How Chrome and Firefox agree to transfer two video streams
Among the pitfalls of WebRTC, one is special. This is how browsers negotiate the transfer of media streams among themselves. Codecs, bitrates, video resolution - the whole story. Code media stream one - all is well. But when there are two of them (and video with sound is, for a moment, two media streams: one for video, the other for sound), the opinions of browsers on the format of describing the situation are sharply divided. Making a Chrome video call in Firefox is pretty easy. But the video call with sound is already gone. There is a small story under the cut, why it was so moved that they washed it in the new Safari and what a special way Microsoft Edge has.
Combine on the field of voice and video calls
WebRTC is a combine. A lot of protocols and different JavaScript API under one name that does different things:
Capture video from the camera and / or voice from the microphone.
Encoding and decoding with different codecs supported by the browser.
Establish Peer-to-Peer connections between browsers using the ICE approach and the specified servers. STUN servers to study the network topology and TURN servers, if it was not possible to break through NAT and need to connect through an external server.
Transfer video and audio over the network. In addition, the analysis of the width of the channel and adjusting the bit rate of the codec under it.
Reproduction received.
Data transfer in UDP or TCP style.
Screen Sharing.
The hardest part of this story is to establish a Peer-to-Peer connection. If this is not local communication between tabs, devices are not on the same network, or they do not have real IP addresses with open ports, then we need some intermediate servers to “agree”. Usually these servers are raised by a developer who wants to use WebRTC. With the exception of STUN, the echo servers that answer the question “what is my public IP” are public from Google.

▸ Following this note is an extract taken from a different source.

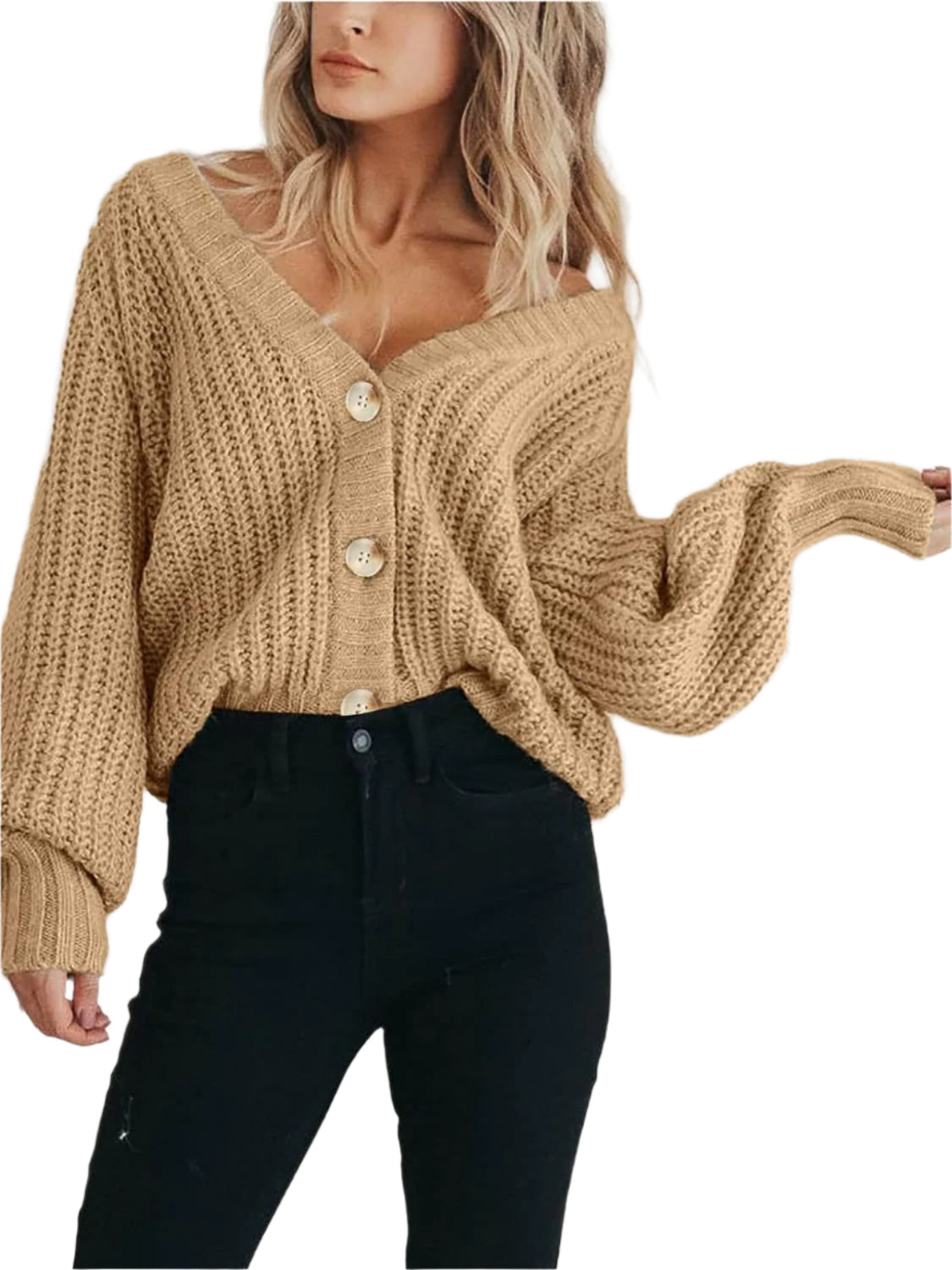 Button Up Long Sleeve Cardigan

Depending on what the developer intends to transmit: voice, video, or arbitrary data, a Peer-to-Peer connection is established. WebRTC creates “offer”, “answer” and “ice candidate” text packages that the developer must somehow transmit between connecting browsers to each other (usually via their own signaling server). In these packages, both browsers describe their capabilities and what will happen, and WebRTC tries to choose the best connection method. ')
SDP legacy telephony
Packages that WebRTC exchange with developer hands use the SDP format. It is very old, text, came from telephony (WebRTC tries to minimize the developer’s efforts when calling from the browser to the telephone networks and back) and is similar to HTTP. This is what the SDP package looks like: “this browser wants to establish a Peer-to-Peer connection to another browser, but does not yet know what it will transmit over the network.”

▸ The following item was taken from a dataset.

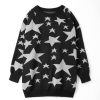 Sweaters * | Emmiol Oversized Star Jacquard Fuzzy Knit Sweater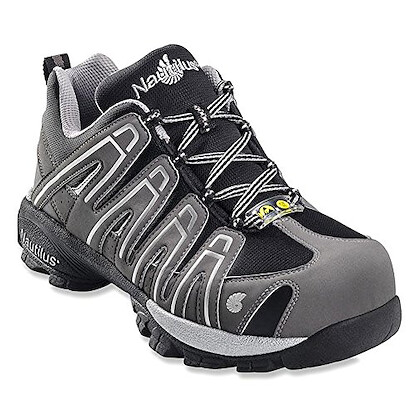 Nautilus Safety Footwear Men's Soft Toe Lightweight Athletic Work Shoes Grey/Black - N4340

If the developer wants to start / finish transferring data, voice or video, then WebRTC immediately requires it to “renegotiation” - restart the Peer-to-Peer connection in order to check the optimality of the network route for the transmitted data and clarify the codecs. This is what the SDP packet looks like, in which WebRTC announces the desire to transmit video:
WebRTC has been with us for many years and is still in beta status. Recently, the JavaScript API has been completely rewritten from callbacks to promises, work has changed with voice and video streams, Microsoft has scrapped alternative API "oRTC". A lot of interesting things happened. And the format for describing media streams in the SDP-package has changed. For many years, the used “Plan B” with a hierarchical structure was deprecated and replaced with the “Unified Plan”, in which each stream was set in a separate section in the SDP package. Compare.

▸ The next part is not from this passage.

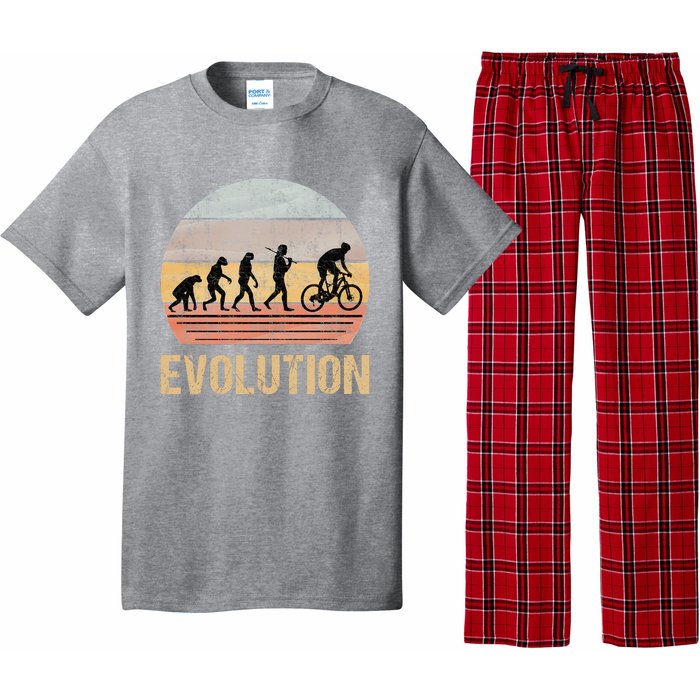 Cycling Evolution Vintage Retro Pajama Set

When it comes to beta versions of web technologies, their implementation in browsers sometimes varies greatly and may be behind the current version of the standard for years. It happened with WebRTC. Many years ago, Google Chrome made support for several media tracks in Plan B format and has not yet changed the implementation to Unified Plan. The corresponding ticket was opened a couple of years ago, the developers discuss how important this is and reassign the ticket to each other, but things are still there. In Firefox, which is typical, only Unified Plan is implemented, so without problems you can only communicate with one media track: voice or video without sound. Need more? Welcome to the world of adapters and polifilov!
Microsoft Edge, which initially supports only its own implementation of the “oRTC” API, has added support for the WebRTC API and Unified Plan in recent versions. In Safari, WebRTC support will only be in the next version, the beta of which is already available to developers . And, sadly, Plan B. Because it was made on the basis of Chromium.
How to make cross-browser calls?
As we can see, Chrome, the most popular browser, has remained with the outdated Plan B format. Safari is also there, the mobile version of which lives in the iPhone. Firefox and the new Microsoft Edge with the new "Unified Plan".
For voice or video without audio, this does not play any role, but in the case of several media tracks, you will have to manually modify the SDP or use the adapter . I really hope that sooner or later all browsers will switch to Unified Plan. But for now, the harsh reality is that most of the Desktop and the vast majority of Mobile browsers support Plan B, and for compatibility with Firefox and Edge you will have to add code. And a lot of debugging.